__Source passage__.

[HN Gopher] Finally Understanding PNG (2017)
___________________________________________________________________
Finally Understanding PNG (2017)
Author : Asdrubalini
Score : 117 points
Date : 2021-05-26 08:42 UTC (14 hours ago)
(HTM) web link (compress-or-die.com)
(TXT) w3m dump (compress-or-die.com)
| nayuki wrote:
| This article talks about understanding the PNG pixel data and
| compression, which is wonderful. Recently I made a tool to
| understand another aspect of the PNG file format, which is the
| full list of chunks, metadata chunks, and chunk fields.
| https://www.nayuki.io/page/png-file-chunk-inspector
| acqq wrote:
| I'm old enough to find that it must be noted: "HDD" was _never_
| used for diskettes, even the "high density" ones.
|
| HDD:
|
| https://en.wikipedia.org/wiki/Hard_disk_drive
|
| Diskettes:
|
| https://en.wikipedia.org/wiki/Floppy_disk#3+1%E2%81%842-inch...
|
| I'm commenting "HDD" as written in: "1.44 MB. This is also pretty
| much the size of an uncompressed BMP image (and incidentally the
| size of a 3.5 " HDD ... for all who can still remember" in the
| current text of the article.
| dahart wrote:
| Oh that's funny, I am also old enough, but I'd have sworn I
| used floppy disks that had "HDD" on them. I think you're right
| though. All the pics are showing "2HD" and the more rare "3HD".
| There were disks with "High Density Diskette" printed on them,
| and initialisms "HD" and "DD" (double density). But I can't
| find any examples of HDD outside of hard disks.
| H8crilA wrote:
| Low quality/tangential comment:
|
| It was a _floppy_ disk, not a _hard_ disk. The magnetic surface
| in an FDD disk is floppy the magnetic surface in a HDD is hard
| (rigid).

__Extracted information__.
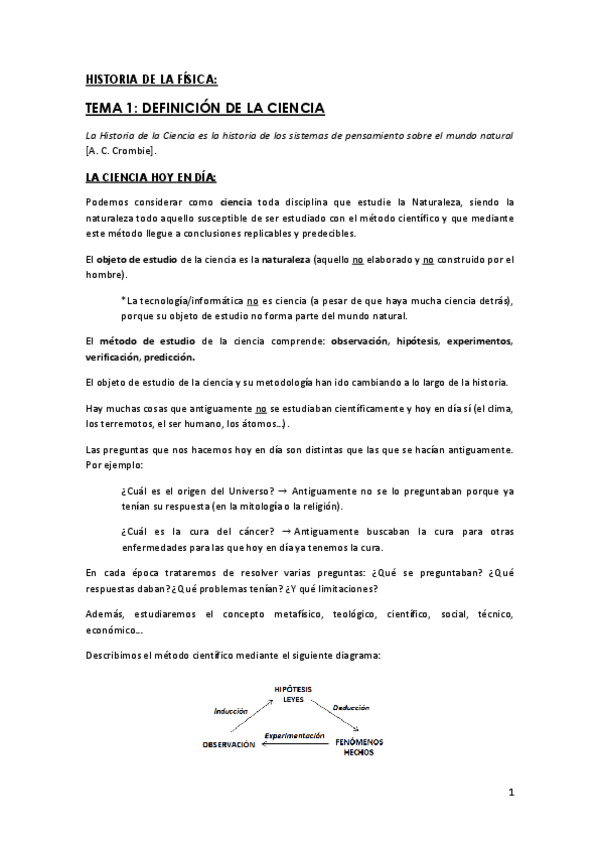 HISTORIA DE LA FÍSICA:

TEMA 1: DEFINICIÓN DE LA CIENCIA

La Historia de la Ciencia es la historia de los sistemas de pensamiento sobre el mundo natural [A. C. Crombie].

LA CIENCIA HOY EN DÍA:

Podemos considerar como ciencia toda disciplina que estudie la Naturaleza, siendo la naturaleza todo aquello susceptible de ser estudiado con el método científico y que mediante este método llegue a conclusiones replicables y predecibles.

El objeto de estudio de la ciencia es la naturaleza (aquello no elaborado y no construido por el hombre).

*La tecnología/informática no es ciencia (a pesar de que haya mucha ciencia detrás), porque su objeto de estudio no forma parte del mundo natural.

El método de estudio de la ciencia comprende: observación, hipótesis, experimentos, verificación, predicción.

El objeto de estudio de la ciencia y su metodología han ido cambiando a lo largo de la historia.

Hay muchas cosas que antiguamente no se estudiaban científicamente y hoy en día sí (el clima, los terremotos, el ser humano, los átomos…).

Las preguntas que nos hacemos hoy en día son distintas que las que se hacían antiguamente. Por ejemplo:

¿Cuál es el origen del Universo? → Antiguamente no se lo preguntaban porque ya tenían su respuesta (en la mitología o la religión).

¿Cuál es la cura del cáncer? → Antiguamente buscaban la cura para otras enfermedades para las que hoy en día ya tenemos la cura.

En cada época trataremos de resolver varias preguntas: ¿Qué se preguntaban? ¿Qué respuestas daban? ¿Qué problemas tenían? ¿Y qué limitaciones?

Además, estudiaremos el concepto metafísico, teológico, científico, social, técnico, económico…

Describimos el método científico mediante el siguiente diagrama:

HIPÓTESIS
LEYES
Inducción
Deducción
Experimentación
OBSERVACIÓN
FENÓMENOS
HECHOS

1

__Exercise__. From the PNG thread, list the usernames of everyone who posted a comment. Rely only on the PNG thread for what comes next.

__Exercise result__. nayuki, acqq, dahart, H8crilA